The S3 Sink node writes workflow output data to AWS S3 via a configured data asset, with optional batching for high-volume streams.

The S3 Output Node stores workflow output data in Amazon S3. It uses a data asset to encapsulate the AWS connection details, making it ideal for data archival, backup, or integration with other AWS services.

Quick Reference

S3 Folder Select an existing S3 folder (asset) or create a new one.

Enable Batching Toggle to enable batching of records before writing to S3. Default: true.

Batch Size Number of records to accumulate before writing. Default: 10,000. Only available when batching is enabled.

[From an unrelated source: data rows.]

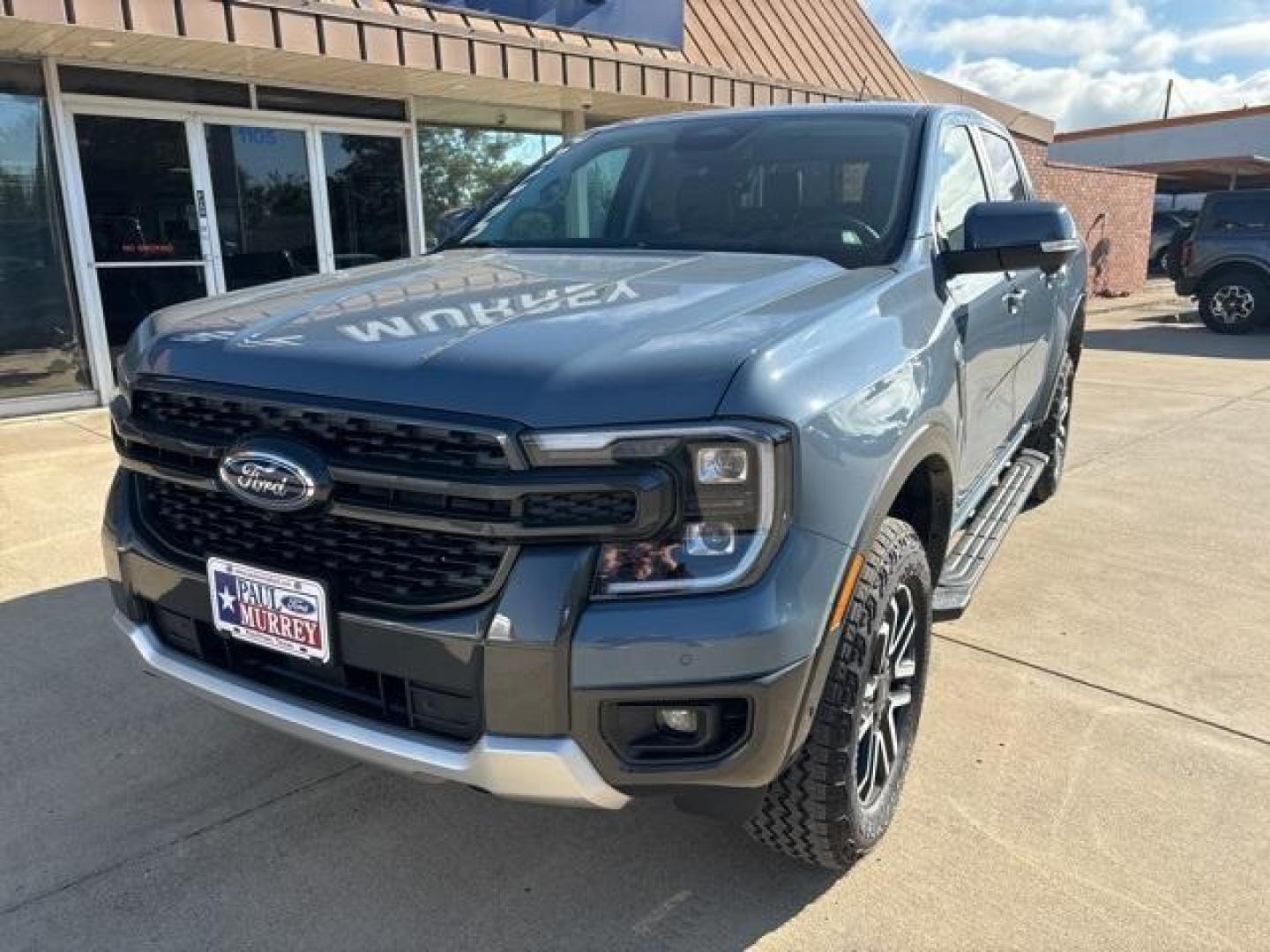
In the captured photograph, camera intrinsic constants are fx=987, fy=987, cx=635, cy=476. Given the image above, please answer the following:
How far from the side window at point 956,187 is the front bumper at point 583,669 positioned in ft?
5.23

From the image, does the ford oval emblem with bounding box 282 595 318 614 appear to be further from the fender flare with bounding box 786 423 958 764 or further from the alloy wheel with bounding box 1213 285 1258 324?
the alloy wheel with bounding box 1213 285 1258 324

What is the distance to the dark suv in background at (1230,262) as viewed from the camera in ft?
45.3

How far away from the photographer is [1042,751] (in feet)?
9.65

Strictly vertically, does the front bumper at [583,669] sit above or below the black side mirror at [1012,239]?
below

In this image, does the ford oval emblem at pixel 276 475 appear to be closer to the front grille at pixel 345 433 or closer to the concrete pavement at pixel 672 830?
the front grille at pixel 345 433

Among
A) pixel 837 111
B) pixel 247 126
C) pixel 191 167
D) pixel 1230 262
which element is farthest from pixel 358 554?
pixel 1230 262

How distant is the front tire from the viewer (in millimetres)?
2066

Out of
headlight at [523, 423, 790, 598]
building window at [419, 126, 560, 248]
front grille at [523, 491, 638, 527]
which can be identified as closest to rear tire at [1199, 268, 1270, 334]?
building window at [419, 126, 560, 248]

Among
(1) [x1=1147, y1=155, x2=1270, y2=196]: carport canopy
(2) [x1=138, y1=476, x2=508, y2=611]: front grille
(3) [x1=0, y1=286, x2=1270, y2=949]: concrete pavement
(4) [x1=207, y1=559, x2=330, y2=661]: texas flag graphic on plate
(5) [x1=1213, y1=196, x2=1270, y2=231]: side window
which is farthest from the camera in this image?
(1) [x1=1147, y1=155, x2=1270, y2=196]: carport canopy

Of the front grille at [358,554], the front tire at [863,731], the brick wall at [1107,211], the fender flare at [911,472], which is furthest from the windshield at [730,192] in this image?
the brick wall at [1107,211]

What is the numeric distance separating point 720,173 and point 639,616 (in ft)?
6.58

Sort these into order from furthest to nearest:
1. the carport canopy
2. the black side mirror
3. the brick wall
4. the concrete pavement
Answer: the carport canopy < the brick wall < the black side mirror < the concrete pavement

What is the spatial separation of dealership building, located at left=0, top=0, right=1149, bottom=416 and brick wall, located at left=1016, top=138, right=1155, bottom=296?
825cm

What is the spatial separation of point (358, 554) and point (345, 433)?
25cm
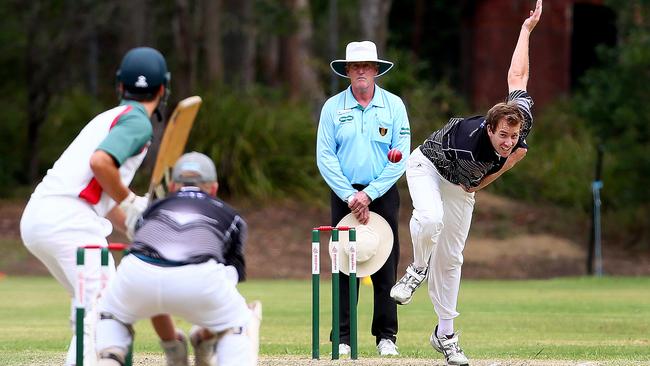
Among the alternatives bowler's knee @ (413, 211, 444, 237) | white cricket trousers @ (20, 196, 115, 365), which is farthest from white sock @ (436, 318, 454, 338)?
white cricket trousers @ (20, 196, 115, 365)

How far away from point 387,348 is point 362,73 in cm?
216

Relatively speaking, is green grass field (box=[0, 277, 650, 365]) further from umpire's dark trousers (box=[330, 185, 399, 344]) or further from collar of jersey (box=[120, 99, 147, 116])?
collar of jersey (box=[120, 99, 147, 116])

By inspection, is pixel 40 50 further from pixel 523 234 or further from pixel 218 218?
pixel 218 218

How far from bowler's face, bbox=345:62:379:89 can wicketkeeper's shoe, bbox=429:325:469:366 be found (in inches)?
82.5

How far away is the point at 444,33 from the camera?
135ft

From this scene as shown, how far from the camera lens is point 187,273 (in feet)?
22.6

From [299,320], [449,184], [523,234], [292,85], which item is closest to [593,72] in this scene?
[523,234]

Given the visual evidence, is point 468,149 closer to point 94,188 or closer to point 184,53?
point 94,188

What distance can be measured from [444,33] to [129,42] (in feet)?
36.9

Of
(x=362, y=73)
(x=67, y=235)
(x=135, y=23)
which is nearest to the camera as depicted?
(x=67, y=235)

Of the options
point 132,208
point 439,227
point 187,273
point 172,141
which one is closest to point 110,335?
point 187,273

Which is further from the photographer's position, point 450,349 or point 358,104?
point 358,104

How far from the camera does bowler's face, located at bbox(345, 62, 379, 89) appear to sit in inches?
416

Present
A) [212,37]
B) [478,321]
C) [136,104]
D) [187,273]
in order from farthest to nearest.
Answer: [212,37] → [478,321] → [136,104] → [187,273]
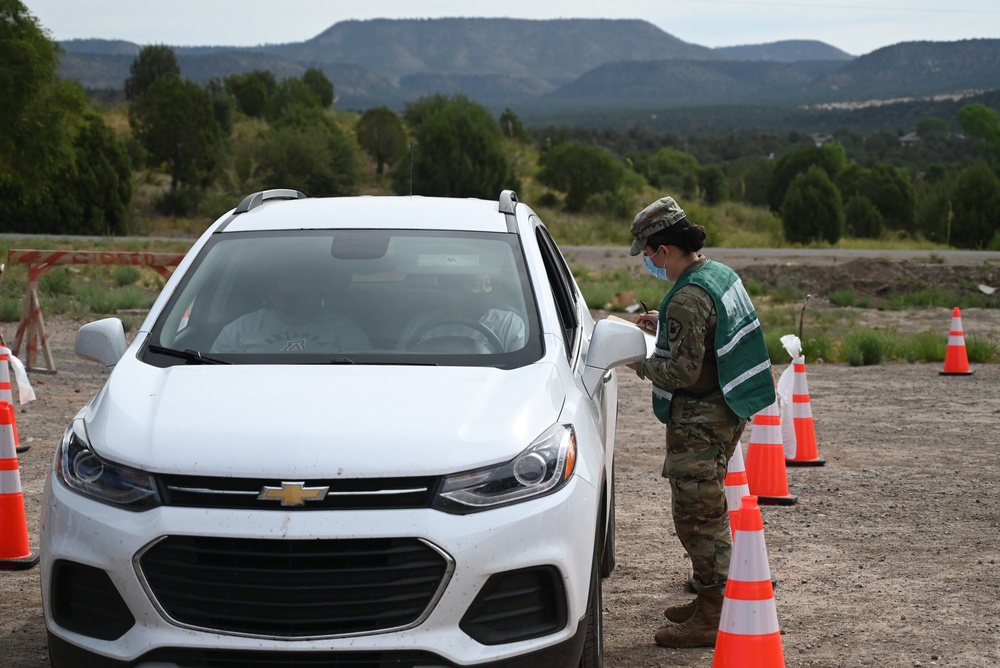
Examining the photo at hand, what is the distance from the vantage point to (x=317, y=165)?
181 feet

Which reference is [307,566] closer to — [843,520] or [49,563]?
[49,563]

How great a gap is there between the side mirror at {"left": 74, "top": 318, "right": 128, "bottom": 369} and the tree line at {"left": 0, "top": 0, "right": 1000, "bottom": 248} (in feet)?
91.6

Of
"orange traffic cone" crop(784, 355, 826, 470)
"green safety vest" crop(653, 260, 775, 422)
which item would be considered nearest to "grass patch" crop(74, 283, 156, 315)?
"orange traffic cone" crop(784, 355, 826, 470)

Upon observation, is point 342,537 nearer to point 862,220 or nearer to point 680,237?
point 680,237

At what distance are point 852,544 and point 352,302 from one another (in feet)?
11.3

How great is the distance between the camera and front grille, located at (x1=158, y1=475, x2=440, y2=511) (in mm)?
3416

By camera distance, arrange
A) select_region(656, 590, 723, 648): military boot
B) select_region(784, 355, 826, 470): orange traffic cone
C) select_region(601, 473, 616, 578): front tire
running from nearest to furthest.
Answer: select_region(656, 590, 723, 648): military boot → select_region(601, 473, 616, 578): front tire → select_region(784, 355, 826, 470): orange traffic cone

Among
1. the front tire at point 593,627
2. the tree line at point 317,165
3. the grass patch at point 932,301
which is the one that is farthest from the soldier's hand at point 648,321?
the tree line at point 317,165

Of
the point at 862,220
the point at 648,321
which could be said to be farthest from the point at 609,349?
the point at 862,220

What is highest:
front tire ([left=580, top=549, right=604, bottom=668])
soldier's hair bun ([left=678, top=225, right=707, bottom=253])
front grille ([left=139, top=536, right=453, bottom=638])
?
soldier's hair bun ([left=678, top=225, right=707, bottom=253])

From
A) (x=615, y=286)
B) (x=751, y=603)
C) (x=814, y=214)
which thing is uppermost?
(x=751, y=603)

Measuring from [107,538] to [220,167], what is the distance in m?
56.5

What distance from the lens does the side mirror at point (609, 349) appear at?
4.47 m

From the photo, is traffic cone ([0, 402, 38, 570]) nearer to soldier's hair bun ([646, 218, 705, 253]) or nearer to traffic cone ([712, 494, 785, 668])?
soldier's hair bun ([646, 218, 705, 253])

Flush Interval (ms) Maximum time in milliseconds to wait before forcing a write. Default: 10,000. Only available when batching is enabled.

Configuration

FieldDescriptionRequiredPlaceholder
S3 FolderSelect an existing S3 folder data asset or create a new one. The data asset encapsulates the AWS connection, region, bucket, key path, and file format.YesN/A
Enable BatchingToggle to enable batching of records before writing.Notrue
Batch SizeNumber of records to accumulate before writing (only when batching is enabled). Minimum: 1.No10,000
Flush Interval (ms)Maximum time (ms) to wait before forcing a write (only when batching is enabled).No10,000

Batching

When batching is disabled, each record is written to S3 individually. This is simple but can result in a high number of S3 API calls.

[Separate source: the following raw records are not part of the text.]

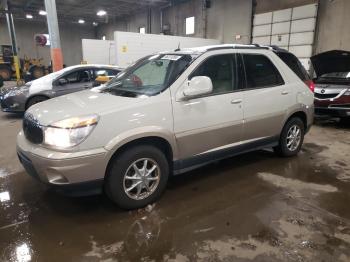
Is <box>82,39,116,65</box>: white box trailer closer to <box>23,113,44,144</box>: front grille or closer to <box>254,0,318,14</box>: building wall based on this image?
<box>254,0,318,14</box>: building wall

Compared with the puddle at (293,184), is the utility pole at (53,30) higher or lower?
higher

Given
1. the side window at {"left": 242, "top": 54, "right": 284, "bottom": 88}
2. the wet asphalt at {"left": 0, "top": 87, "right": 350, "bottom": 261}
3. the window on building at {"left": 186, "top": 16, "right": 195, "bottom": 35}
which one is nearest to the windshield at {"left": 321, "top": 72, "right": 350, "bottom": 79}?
the wet asphalt at {"left": 0, "top": 87, "right": 350, "bottom": 261}

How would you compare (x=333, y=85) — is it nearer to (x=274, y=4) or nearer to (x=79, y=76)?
(x=79, y=76)

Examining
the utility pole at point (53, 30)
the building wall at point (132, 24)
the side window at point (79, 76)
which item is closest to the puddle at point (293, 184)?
the side window at point (79, 76)

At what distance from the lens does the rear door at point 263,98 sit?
341 centimetres

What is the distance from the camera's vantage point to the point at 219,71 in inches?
126

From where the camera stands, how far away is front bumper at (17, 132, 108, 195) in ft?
7.57

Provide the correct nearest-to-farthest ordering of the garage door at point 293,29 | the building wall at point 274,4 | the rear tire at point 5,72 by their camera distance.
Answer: the garage door at point 293,29 → the building wall at point 274,4 → the rear tire at point 5,72

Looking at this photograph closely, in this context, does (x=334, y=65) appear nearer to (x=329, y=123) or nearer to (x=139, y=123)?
(x=329, y=123)

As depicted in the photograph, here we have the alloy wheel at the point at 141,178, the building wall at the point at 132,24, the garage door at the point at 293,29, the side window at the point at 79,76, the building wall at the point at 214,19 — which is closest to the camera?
the alloy wheel at the point at 141,178

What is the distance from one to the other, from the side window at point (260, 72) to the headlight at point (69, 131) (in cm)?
198

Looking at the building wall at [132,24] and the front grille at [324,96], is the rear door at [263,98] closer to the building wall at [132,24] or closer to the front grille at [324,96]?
the front grille at [324,96]

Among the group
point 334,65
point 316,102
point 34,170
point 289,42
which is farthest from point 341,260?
point 289,42

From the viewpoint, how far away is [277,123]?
12.4ft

When batching is enabled, records accumulate in memory and are flushed to S3 when either condition is met first:

  • The number of accumulated records reaches the Batch Size (default: 10,000)
  • The Flush Interval timer expires (default: 10,000 ms)

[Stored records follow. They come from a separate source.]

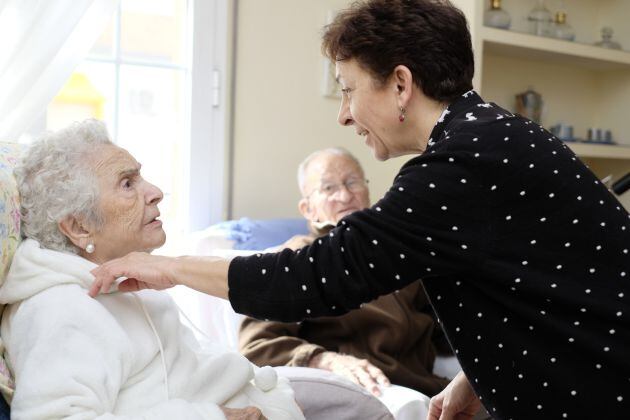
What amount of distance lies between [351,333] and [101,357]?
1193 millimetres

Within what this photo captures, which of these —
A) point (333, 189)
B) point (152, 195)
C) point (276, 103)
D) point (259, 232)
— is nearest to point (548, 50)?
point (276, 103)

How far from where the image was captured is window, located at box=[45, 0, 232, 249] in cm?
287

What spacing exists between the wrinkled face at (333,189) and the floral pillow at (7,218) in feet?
4.30

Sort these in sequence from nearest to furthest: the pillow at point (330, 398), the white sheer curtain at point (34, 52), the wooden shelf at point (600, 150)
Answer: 1. the pillow at point (330, 398)
2. the white sheer curtain at point (34, 52)
3. the wooden shelf at point (600, 150)

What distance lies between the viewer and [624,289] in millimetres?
1239

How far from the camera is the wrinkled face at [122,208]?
5.08 feet

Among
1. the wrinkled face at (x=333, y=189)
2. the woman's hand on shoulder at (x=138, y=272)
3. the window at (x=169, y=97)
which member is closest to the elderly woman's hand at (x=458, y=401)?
the woman's hand on shoulder at (x=138, y=272)

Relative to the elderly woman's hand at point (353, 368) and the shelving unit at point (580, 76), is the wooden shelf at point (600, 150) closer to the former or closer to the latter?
the shelving unit at point (580, 76)

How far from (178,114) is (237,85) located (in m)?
0.27

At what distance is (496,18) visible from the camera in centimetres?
357

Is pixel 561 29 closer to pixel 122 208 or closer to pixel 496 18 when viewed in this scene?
pixel 496 18

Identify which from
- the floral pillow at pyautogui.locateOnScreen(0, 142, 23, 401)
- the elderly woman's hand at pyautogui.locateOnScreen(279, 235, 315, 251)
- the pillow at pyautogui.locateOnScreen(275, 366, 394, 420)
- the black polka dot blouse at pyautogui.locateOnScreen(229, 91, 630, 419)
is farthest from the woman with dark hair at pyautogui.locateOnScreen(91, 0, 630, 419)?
the elderly woman's hand at pyautogui.locateOnScreen(279, 235, 315, 251)

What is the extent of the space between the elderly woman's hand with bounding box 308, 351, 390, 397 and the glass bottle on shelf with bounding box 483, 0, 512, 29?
1.98 meters

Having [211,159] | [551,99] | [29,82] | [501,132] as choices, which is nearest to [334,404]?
[501,132]
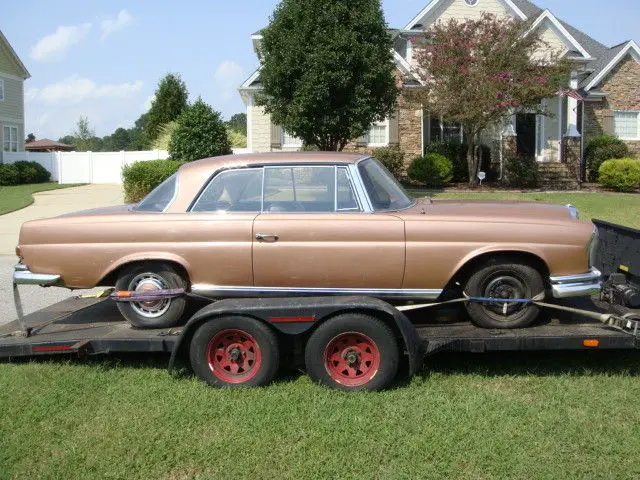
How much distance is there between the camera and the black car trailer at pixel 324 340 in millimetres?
4496

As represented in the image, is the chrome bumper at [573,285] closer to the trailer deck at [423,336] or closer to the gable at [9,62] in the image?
the trailer deck at [423,336]

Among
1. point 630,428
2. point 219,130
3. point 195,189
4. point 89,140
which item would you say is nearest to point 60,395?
point 195,189

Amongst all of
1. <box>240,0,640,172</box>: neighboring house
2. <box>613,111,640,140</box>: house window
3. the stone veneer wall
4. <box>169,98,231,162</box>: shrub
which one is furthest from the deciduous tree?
<box>613,111,640,140</box>: house window

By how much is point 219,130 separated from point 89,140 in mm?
43764

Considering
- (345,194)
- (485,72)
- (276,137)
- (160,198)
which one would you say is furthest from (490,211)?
(276,137)

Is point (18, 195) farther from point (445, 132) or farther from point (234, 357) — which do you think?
point (234, 357)

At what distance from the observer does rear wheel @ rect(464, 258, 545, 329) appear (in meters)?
4.88

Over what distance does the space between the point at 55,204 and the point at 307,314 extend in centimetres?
1886

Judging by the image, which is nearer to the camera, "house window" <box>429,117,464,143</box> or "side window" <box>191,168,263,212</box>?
"side window" <box>191,168,263,212</box>

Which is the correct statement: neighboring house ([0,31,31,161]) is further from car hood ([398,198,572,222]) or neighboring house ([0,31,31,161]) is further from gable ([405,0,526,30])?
car hood ([398,198,572,222])

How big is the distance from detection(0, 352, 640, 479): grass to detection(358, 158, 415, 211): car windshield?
50.5 inches

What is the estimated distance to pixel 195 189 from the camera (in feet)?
17.1

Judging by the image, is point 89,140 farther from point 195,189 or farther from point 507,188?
point 195,189

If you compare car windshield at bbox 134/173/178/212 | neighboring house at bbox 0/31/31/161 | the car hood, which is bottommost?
the car hood
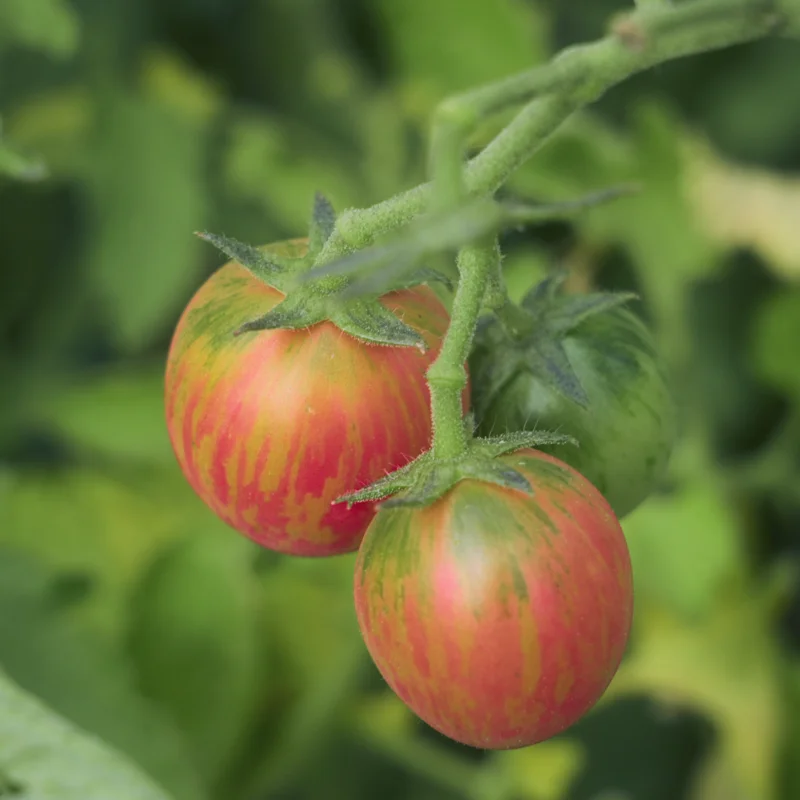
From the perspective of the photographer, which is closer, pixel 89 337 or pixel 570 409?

This reduces the number of write operations and is recommended for high-volume streams.

File Formats

The output file format is configured on the S3 data asset. Supported formats:

  • CSV (.csv)
  • JSON Object (.json) — does not support batching
  • JSON Array (.json)
  • JSON Lines (.jsonl)
  • Parquet (.parquet) — requires batching enabled and an Avro schema configured on the data asset

Output Path Structure

The S3 key path depends on whether batching is enabled.

Batching mode:

{key}/year=YYYY/month=MM/day=DD/{uuid}.{ext}

Files are organized into date-partitioned folders using UTC timestamps. Each batch is written with a unique UUID filename.

Without batching:

{key}/{epochMillis}.{ext}

Each record is written individually with a millisecond-precision timestamp filename.

Usage Tips

  • Ensure the data asset's AWS credentials have appropriate permissions to write to the target S3 bucket
  • Enable batching for high-volume streams to reduce the number of S3 write operations
  • Parquet format requires batching to be enabled and an Avro schema on the data asset
  • JSON Object format is incompatible with batching